▶ About this exercise
Quote every line of the data below as it stands, omitting pictures.

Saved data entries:
————
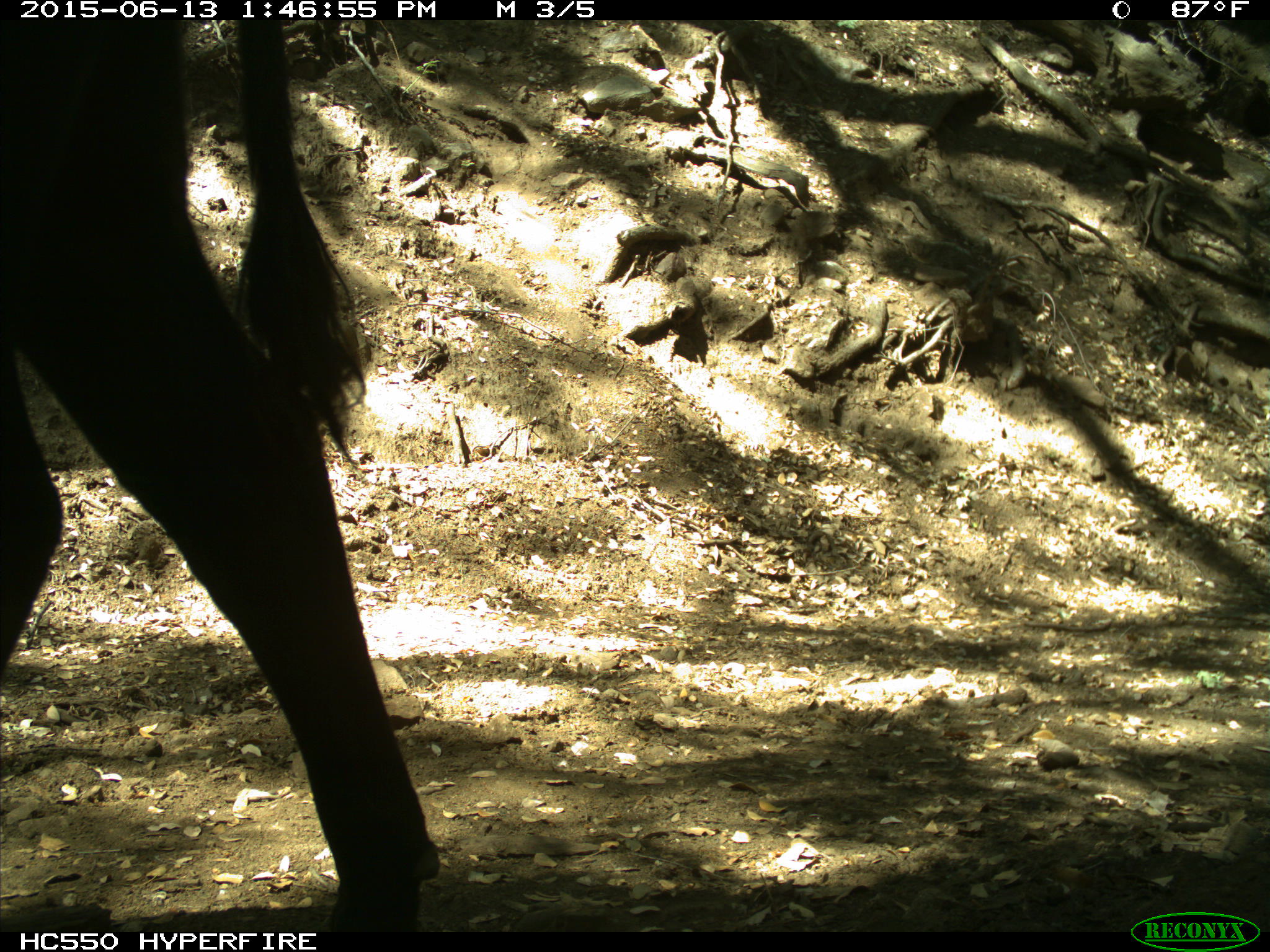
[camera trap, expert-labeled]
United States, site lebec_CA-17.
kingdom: Animalia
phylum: Chordata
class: Mammalia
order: Artiodactyla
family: Bovidae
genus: Bos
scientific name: Bos taurus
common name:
————
▶ Exercise solution
[camera trap, expert-labeled]
United States, site lebec_CA-17.
kingdom: Animalia
phylum: Chordata
class: Mammalia
order: Artiodactyla
family: Bovidae
genus: Bos
scientific name: Bos taurus
common name:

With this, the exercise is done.